** Begin Exercise material **

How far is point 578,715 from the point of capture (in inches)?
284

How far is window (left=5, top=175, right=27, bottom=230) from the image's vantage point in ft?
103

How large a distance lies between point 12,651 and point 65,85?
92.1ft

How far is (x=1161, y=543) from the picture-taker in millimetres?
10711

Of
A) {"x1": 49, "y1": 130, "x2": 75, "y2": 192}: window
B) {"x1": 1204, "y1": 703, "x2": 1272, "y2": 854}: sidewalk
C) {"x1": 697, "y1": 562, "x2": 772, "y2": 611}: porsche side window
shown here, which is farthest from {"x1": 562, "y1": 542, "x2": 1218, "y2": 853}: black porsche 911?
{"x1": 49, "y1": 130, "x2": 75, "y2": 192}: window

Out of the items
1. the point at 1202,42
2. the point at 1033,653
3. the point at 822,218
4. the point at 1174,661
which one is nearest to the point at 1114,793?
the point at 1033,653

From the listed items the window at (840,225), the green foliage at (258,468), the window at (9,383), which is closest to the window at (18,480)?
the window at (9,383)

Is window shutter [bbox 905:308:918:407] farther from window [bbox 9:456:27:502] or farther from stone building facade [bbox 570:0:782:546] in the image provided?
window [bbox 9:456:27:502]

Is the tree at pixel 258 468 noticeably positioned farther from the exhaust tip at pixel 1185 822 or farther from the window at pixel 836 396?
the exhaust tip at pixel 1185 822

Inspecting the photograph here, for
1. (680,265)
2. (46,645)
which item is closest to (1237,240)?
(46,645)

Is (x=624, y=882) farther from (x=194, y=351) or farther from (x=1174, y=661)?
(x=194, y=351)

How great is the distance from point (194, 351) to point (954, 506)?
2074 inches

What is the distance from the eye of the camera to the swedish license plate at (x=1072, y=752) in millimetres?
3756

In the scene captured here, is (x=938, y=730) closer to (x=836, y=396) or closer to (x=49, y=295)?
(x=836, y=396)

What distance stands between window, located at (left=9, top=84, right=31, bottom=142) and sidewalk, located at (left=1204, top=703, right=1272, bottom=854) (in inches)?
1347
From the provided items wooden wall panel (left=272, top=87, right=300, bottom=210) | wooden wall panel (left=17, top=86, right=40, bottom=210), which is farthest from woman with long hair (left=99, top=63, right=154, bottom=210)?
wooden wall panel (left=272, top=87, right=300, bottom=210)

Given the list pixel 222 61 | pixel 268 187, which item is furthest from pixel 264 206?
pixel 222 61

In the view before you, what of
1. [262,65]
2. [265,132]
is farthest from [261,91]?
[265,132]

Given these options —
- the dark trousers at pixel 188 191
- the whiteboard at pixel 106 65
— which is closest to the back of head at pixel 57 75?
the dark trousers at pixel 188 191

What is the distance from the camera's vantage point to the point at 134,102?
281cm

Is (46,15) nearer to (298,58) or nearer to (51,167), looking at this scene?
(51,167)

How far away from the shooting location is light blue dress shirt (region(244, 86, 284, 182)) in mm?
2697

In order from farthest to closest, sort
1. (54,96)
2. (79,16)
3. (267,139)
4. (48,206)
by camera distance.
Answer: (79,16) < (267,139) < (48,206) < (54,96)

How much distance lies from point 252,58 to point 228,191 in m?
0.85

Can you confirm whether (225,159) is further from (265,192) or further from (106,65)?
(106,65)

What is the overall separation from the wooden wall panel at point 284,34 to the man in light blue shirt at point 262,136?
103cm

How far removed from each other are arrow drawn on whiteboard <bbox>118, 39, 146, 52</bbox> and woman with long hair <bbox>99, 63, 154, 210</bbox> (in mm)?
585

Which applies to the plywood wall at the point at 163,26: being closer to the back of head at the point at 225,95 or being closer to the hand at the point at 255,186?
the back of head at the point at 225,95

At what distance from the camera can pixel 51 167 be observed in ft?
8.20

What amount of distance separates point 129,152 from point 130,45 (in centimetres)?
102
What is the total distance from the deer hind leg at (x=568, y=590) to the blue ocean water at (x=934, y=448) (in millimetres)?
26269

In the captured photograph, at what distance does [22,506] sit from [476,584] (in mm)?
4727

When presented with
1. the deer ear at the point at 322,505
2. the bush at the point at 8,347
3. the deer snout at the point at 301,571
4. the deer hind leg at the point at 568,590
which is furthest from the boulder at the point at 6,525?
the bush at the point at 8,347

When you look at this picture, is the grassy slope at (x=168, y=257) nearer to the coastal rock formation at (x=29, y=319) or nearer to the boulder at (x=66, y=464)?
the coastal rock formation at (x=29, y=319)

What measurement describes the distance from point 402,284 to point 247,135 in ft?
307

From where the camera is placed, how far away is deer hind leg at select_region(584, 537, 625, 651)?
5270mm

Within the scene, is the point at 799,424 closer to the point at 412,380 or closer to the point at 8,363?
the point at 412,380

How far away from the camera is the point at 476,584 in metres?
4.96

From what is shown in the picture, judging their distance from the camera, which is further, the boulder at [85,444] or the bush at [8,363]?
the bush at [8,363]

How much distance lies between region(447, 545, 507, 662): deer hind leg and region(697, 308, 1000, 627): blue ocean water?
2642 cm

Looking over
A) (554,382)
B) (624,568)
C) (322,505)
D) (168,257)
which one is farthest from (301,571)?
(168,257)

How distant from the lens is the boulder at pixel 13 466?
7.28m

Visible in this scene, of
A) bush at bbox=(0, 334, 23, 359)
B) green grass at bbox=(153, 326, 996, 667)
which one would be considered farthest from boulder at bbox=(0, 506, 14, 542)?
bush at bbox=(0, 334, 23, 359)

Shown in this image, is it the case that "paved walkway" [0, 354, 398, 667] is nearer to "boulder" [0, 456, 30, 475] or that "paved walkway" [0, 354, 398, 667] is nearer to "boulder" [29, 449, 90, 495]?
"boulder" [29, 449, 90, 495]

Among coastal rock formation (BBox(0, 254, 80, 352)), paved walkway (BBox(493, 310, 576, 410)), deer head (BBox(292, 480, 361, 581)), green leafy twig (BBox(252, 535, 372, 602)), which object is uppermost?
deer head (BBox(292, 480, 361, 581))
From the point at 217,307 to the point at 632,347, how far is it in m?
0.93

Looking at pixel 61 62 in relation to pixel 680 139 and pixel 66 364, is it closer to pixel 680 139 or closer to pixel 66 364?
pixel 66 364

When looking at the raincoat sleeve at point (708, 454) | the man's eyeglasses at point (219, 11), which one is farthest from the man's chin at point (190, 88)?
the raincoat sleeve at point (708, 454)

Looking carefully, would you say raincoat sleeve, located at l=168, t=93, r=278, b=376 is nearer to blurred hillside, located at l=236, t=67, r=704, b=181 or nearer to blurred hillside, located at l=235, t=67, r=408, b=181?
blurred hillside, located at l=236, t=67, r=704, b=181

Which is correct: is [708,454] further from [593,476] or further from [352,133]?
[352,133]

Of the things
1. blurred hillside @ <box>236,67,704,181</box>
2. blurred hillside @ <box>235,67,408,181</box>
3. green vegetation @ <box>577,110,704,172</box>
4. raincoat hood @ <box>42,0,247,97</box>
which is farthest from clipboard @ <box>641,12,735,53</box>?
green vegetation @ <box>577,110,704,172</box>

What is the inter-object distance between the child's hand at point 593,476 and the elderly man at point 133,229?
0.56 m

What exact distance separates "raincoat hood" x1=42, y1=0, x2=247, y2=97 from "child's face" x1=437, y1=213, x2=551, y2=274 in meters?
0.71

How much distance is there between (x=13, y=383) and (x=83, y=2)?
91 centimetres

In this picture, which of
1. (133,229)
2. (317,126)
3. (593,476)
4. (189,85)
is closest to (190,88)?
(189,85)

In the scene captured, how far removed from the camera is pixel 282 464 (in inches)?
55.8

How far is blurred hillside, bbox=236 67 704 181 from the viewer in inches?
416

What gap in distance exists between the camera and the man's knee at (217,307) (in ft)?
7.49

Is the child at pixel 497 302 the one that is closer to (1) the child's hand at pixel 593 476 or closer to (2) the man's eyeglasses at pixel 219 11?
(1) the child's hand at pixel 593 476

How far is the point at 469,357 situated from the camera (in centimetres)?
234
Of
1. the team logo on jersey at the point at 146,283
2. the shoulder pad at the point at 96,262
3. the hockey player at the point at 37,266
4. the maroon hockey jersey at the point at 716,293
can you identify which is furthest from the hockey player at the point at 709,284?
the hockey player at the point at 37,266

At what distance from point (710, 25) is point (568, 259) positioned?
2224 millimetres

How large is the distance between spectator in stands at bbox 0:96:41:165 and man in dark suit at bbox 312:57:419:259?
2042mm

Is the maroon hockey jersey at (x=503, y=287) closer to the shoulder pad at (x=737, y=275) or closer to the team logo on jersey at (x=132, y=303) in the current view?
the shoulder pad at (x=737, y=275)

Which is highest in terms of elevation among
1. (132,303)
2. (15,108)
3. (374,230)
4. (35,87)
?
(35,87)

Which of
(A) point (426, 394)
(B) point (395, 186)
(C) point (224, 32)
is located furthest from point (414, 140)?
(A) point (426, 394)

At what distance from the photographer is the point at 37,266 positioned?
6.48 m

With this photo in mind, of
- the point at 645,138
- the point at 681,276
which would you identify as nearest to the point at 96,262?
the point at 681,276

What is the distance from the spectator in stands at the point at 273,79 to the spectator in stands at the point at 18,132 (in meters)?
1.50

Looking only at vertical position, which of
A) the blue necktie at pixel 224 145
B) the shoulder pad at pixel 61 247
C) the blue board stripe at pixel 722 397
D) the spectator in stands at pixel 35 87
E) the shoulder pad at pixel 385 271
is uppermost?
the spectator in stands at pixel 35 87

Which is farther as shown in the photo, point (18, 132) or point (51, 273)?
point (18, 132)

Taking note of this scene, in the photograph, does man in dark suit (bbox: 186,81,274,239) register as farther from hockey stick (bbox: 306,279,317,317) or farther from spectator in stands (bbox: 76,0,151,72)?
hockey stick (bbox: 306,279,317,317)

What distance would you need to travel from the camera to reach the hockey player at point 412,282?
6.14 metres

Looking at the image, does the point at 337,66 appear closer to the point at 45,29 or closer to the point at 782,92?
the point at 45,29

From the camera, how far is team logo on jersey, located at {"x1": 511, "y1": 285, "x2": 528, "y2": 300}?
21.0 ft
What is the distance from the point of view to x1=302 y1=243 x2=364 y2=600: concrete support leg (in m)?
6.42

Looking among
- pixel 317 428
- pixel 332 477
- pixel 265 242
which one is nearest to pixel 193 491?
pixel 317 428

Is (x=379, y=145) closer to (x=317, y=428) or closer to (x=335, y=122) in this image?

** End Exercise material **

#### Given instruction
Exactly and exclusively, repeat the lines from the line that contains "Which is farther" through the end of the records, both ends included.

#### Output for this task
Which is farther as shown in the photo, point (18, 132) or point (51, 273)?
point (18, 132)

Taking note of this scene, in the photograph, does man in dark suit (bbox: 186,81,274,239) register as farther from hockey stick (bbox: 306,279,317,317) or farther from spectator in stands (bbox: 76,0,151,72)?
hockey stick (bbox: 306,279,317,317)

What distance would you need to travel from the camera to reach the hockey player at point 412,282?
6.14 metres

Looking at the image, does the point at 337,66 appear closer to the point at 45,29 or closer to the point at 782,92?
the point at 45,29

From the camera, how far is team logo on jersey, located at {"x1": 511, "y1": 285, "x2": 528, "y2": 300}?
21.0 ft
What is the distance from the point of view to x1=302 y1=243 x2=364 y2=600: concrete support leg (in m)?
6.42

Looking among
- pixel 317 428
- pixel 332 477
- pixel 265 242
which one is nearest to pixel 193 491?
pixel 317 428

Is (x=379, y=145) closer to (x=317, y=428) or closer to (x=335, y=122) in this image?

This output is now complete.